The good news for the Pioneers is that they’ve rested on their magnificent defense all season. At some point in the next 12 months, it wouldn’t be a surprise to see center back Kortne Ford and right back Reagan Dunk both on MLS rosters. Combined with a swarming midfield, Denver should be able to counter most of Wake’s parries with quick jabs on breaks. Wake will have possession. The question is whether Denver lets them do anything with it.

That said, this match actually pits the two best defenses in the country against one another. Furthering the notion that Muuss and Franks spent time in the coaching incubator together, Wake is just as strong defensively as Denver. In fact, both teams are tied in goals against average with 0.46. Nobody in the country is better.

Prediction: Wake Forest 0-0 Denver (Wake Forest advances 5-4 in penalties)

No. 9 North Carolina (14-3-3) vs. No. 5 Stanford (14-3-4), 7:45 p.m. CT (ESPNU)
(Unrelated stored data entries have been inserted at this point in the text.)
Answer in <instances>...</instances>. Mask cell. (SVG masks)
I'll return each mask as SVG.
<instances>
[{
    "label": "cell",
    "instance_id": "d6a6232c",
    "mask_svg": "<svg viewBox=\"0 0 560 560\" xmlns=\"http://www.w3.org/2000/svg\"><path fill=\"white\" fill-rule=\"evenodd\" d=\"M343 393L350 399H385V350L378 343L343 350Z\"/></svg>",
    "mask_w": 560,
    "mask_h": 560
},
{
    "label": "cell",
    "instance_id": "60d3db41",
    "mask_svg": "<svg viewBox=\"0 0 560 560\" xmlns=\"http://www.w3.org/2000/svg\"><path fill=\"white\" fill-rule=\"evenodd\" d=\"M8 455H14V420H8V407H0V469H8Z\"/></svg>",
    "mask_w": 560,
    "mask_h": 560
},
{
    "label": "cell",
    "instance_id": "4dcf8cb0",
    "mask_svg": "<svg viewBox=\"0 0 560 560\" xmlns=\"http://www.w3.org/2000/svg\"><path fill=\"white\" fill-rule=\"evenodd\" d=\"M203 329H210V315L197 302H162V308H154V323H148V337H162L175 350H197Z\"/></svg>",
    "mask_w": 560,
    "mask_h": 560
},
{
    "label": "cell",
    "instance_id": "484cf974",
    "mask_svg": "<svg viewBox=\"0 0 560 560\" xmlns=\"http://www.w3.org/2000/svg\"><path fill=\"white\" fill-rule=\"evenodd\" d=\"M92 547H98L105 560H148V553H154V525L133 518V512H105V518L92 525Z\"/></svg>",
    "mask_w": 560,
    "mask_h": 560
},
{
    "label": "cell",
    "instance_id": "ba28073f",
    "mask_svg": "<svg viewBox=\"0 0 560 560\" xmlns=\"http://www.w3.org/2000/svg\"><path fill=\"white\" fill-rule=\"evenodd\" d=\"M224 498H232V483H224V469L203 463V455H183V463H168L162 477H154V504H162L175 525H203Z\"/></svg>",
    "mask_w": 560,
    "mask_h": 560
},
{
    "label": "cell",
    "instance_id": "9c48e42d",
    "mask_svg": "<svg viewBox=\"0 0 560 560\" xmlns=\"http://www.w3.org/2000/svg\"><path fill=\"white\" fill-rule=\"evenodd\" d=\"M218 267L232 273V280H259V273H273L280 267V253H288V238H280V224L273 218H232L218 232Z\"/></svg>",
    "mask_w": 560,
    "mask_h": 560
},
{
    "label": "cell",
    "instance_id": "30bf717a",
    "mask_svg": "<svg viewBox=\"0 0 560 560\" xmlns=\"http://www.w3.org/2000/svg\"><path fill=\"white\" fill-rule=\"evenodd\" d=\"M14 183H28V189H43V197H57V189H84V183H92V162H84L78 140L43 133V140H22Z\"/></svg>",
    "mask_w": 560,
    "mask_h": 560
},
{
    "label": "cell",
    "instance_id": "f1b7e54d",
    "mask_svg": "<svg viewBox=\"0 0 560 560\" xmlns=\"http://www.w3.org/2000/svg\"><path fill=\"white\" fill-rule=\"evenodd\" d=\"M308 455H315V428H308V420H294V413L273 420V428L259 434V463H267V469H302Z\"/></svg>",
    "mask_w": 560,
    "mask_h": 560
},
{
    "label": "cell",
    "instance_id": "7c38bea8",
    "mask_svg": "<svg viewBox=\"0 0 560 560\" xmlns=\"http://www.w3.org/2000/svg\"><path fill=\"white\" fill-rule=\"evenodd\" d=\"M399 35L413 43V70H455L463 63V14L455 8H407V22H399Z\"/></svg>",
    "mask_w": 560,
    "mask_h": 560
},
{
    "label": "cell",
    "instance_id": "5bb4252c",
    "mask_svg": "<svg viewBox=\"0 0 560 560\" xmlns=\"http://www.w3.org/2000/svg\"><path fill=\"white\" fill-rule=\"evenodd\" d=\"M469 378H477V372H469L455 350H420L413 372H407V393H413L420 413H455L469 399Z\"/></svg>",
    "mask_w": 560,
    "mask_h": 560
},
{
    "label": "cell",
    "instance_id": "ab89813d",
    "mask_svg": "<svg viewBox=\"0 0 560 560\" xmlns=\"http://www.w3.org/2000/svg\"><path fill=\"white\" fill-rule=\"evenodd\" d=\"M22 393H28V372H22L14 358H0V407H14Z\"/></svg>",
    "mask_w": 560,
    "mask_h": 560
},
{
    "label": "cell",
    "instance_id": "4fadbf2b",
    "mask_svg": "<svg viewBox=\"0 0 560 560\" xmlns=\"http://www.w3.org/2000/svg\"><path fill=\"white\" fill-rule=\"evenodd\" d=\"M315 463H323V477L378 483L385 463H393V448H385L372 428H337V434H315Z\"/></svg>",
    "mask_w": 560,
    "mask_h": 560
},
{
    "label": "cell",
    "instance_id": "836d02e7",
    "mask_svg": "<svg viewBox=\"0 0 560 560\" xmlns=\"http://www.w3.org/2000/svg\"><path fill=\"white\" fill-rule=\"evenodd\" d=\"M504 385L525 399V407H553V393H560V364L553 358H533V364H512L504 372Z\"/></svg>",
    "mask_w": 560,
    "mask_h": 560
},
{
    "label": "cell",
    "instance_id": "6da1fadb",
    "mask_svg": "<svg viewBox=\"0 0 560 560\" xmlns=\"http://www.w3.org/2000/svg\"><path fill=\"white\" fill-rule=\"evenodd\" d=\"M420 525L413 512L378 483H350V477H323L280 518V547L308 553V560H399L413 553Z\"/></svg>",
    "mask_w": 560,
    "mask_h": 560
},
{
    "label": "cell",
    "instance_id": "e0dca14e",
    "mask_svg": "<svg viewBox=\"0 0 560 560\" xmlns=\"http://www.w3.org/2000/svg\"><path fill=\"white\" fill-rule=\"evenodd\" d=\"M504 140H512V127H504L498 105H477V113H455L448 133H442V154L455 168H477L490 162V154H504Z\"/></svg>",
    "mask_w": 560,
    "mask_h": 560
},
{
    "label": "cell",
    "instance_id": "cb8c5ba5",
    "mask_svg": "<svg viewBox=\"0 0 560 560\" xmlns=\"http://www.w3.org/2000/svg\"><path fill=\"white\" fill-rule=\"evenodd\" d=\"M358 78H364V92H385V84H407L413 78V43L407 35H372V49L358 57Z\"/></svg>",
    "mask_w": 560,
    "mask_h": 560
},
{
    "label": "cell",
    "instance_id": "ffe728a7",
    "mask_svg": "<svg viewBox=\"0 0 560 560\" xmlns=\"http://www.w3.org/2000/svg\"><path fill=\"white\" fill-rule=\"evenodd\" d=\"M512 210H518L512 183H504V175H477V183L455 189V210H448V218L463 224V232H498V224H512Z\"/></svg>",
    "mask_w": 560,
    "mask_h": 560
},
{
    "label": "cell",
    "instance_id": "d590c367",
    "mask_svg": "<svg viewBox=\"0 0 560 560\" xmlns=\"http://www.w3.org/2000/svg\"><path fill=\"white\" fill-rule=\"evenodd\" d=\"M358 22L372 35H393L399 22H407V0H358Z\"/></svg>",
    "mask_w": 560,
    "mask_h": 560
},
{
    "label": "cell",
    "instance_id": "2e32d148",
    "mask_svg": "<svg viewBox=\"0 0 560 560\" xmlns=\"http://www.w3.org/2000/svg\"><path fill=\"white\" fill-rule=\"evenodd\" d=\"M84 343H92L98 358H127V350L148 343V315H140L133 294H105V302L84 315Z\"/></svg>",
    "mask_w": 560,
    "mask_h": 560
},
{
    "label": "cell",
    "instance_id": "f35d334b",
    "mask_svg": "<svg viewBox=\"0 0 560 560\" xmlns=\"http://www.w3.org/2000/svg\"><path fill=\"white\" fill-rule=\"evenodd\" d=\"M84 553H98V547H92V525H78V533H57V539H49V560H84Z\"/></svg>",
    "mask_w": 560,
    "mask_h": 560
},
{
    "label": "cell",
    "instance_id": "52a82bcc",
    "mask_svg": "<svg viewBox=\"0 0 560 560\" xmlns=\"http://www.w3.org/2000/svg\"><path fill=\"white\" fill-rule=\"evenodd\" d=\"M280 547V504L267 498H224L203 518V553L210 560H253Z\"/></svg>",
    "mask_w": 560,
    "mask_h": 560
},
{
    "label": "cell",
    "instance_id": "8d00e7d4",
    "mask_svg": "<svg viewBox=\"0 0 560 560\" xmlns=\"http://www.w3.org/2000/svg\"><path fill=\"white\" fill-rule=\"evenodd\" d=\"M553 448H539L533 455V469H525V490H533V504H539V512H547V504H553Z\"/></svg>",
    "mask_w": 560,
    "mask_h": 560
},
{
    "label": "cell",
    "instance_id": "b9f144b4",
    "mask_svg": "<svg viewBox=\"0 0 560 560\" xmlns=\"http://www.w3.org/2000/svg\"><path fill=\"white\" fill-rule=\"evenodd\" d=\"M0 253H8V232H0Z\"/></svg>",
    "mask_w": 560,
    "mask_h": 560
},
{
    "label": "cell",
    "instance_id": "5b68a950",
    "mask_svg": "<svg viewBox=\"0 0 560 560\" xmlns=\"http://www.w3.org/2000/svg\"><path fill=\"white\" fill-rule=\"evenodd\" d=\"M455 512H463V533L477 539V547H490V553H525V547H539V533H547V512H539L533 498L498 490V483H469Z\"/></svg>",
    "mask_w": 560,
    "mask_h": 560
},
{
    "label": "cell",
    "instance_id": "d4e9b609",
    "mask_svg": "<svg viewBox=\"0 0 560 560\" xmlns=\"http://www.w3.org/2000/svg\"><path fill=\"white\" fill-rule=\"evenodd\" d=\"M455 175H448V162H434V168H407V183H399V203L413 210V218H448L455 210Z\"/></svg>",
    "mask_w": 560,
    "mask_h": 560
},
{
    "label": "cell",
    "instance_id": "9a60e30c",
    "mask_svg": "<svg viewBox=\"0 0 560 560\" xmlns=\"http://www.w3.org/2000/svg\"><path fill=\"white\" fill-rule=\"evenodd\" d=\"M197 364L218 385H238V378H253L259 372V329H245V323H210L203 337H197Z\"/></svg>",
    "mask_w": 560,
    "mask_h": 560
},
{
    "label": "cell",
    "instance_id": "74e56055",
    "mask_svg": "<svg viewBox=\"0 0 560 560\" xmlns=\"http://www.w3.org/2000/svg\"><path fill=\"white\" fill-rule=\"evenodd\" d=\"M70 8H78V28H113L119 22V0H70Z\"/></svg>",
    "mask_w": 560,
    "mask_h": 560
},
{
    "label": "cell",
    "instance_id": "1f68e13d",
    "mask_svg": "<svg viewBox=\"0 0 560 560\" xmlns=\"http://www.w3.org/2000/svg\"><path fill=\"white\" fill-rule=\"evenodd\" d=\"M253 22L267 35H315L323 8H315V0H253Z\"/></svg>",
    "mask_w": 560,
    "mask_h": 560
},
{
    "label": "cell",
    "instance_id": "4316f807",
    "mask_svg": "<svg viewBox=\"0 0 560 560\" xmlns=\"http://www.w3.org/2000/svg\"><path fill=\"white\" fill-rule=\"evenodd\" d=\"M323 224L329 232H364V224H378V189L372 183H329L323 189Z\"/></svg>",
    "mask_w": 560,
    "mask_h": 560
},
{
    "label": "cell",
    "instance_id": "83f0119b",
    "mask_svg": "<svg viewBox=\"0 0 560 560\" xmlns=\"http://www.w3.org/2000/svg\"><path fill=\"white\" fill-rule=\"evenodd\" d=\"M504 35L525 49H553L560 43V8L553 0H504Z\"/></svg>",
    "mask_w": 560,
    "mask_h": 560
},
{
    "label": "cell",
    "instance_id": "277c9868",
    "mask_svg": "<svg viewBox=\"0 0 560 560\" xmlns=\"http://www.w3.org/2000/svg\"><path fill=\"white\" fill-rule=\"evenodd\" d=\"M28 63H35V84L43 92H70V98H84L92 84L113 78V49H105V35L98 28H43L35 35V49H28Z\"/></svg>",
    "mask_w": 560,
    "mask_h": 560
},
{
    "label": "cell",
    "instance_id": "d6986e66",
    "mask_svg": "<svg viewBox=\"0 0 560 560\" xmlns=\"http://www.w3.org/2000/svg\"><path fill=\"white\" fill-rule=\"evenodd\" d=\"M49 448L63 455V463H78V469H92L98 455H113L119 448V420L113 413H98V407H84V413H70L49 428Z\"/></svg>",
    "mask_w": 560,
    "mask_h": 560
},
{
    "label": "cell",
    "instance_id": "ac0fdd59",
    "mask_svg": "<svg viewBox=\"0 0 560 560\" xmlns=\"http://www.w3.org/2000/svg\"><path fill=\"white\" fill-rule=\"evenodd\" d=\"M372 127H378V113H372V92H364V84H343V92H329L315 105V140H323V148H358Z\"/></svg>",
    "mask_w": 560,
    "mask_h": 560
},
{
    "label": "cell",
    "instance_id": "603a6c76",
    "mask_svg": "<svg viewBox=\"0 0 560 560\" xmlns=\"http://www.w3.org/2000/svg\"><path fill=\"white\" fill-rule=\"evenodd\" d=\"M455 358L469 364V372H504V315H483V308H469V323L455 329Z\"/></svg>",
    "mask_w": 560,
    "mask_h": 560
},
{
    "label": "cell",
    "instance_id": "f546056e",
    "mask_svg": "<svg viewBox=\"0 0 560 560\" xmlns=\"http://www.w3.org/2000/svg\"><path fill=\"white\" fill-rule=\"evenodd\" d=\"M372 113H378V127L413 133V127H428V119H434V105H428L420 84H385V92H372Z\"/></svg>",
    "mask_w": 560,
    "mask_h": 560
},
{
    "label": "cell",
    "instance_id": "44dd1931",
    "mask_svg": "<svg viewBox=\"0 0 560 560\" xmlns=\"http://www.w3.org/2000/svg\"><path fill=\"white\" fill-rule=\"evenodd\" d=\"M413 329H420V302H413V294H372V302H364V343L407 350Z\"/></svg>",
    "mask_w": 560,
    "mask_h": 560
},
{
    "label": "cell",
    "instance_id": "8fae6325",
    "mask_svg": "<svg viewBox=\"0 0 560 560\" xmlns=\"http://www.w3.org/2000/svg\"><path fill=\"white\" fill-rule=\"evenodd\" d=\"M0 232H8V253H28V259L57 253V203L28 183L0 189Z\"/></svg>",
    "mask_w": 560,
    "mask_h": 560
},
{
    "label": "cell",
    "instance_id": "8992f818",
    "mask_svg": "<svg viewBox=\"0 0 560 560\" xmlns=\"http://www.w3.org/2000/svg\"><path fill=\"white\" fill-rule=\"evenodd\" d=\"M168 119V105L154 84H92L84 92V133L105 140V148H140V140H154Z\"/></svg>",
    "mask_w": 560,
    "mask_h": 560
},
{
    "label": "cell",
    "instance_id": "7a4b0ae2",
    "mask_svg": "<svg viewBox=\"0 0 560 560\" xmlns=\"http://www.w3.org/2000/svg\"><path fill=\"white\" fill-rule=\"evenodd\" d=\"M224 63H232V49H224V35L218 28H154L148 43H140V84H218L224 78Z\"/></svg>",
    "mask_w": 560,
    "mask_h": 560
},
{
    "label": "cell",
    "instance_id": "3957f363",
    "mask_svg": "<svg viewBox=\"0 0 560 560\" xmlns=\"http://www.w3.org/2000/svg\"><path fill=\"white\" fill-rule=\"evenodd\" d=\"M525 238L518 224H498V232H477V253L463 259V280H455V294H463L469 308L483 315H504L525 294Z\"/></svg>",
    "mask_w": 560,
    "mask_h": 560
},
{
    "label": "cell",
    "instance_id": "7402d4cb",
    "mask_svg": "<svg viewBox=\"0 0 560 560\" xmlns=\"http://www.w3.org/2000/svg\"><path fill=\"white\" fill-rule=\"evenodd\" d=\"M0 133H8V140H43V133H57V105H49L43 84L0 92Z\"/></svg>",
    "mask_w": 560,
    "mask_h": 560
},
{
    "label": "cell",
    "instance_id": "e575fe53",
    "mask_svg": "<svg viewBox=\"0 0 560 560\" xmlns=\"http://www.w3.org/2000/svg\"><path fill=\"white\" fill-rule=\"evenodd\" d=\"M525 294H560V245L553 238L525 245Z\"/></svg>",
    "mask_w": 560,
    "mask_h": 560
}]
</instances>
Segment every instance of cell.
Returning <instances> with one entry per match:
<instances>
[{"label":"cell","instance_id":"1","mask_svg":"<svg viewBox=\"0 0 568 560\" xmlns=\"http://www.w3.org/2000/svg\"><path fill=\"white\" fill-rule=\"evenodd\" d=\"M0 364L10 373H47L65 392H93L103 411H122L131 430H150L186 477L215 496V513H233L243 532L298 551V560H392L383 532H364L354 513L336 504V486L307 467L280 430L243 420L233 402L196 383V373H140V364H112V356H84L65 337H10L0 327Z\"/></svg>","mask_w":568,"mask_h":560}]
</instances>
At least if you went by the theoretical lines set by Vegas, neither Stanford nor North Carolina were odds-on favorites to get here. Stanford had a fire-hardened road here, littered with deceptively difficult opponents along the way. Excellent newcomer Pacific, 2014 national champ Virginia and Louisville, the highest seed in the quarter. Stanford was better than every one, beating the odds to get back to a second consecutive College Cup.

North Carolina’s path up the mountain was even craggier. Sure, No. 1 Maryland might’ve been knocked out in the upset of the century by Providence. But the Tar Heels still had to maneuver past the nation’s highest-scoring offense in Florida Gulf Coast(m) (which they did), a 2015 College Cup team in Syracuse (which they did) and that possible Friars team of destiny in the Elite 8 (which, again, they did). In terms of roads to the finals, nobody had it tougher than North Carolina.

And in terms of matchups, this one is a murky tactical soup.

Under coach Jeremy Gunn, who’s probably the best in the college game right now at maximizing his talent in the tourney, this 2016 Stanford side is a buttoned up three-piece suit. The Cardinal aren’t flashy, and they don’t play a style reminiscent of the game’s tactical finery, but it’s a cohesive tactical unit that plays as one. As much as Jordan Morris convinced everyone this was a swashbuckling side a year ago, Stanford is overtly practical. Which makes them incredibly dangerous this time of year.

North Carolina, on the other hand, is a bit more idealistic. Or at least it has been, mostly because it can afford to be. Nobody in the country has a player quite like Cameron Lindley, a freshman midfielder capable of picking even the most elaborate of defensive locks. Lindley is subtle, preferring to flit around the edges of things and biding his time before stepping into a pass that cuts a back line in half. The Tar Heels have a chunk of slab granite up top in Tucker Hume, too, a pure No. 9 who’s a wrecking ball in the box.

Point is, North Carolina and Stanford are both liquid tactically. They can play different styles based on game states, which makes this one doubly hard to predict. North Carolina certainly looks like the stronger team on paper, and the chances they’ll control possession and largely dictate play are good. But nearly Stanford’s entire roster has played on this stage before. Nobody on that Tar Heels roster has.